→ **DESCRIPTION OF THE TASK**: Copy out the listing below verbatim, from the line containing "In the picture before us, from amongst" through the final line of the listing, with both ends included.

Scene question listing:
• • • • • • •

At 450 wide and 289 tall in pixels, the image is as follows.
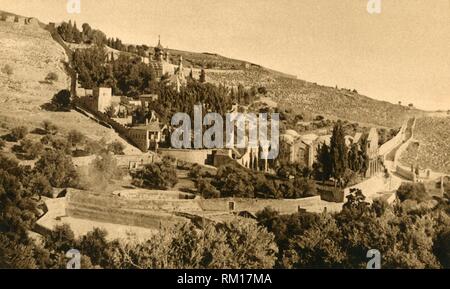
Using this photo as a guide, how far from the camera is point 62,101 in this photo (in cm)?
2280

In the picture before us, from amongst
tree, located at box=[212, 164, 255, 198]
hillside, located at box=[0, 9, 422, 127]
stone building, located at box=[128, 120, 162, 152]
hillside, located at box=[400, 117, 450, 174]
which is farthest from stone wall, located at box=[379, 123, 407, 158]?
stone building, located at box=[128, 120, 162, 152]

• • • • • • •

→ **COMPLETED EXERCISE**:
In the picture before us, from amongst
tree, located at box=[212, 164, 255, 198]
hillside, located at box=[0, 9, 422, 127]
stone building, located at box=[128, 120, 162, 152]
hillside, located at box=[400, 117, 450, 174]
which is farthest from stone wall, located at box=[379, 123, 407, 158]?
stone building, located at box=[128, 120, 162, 152]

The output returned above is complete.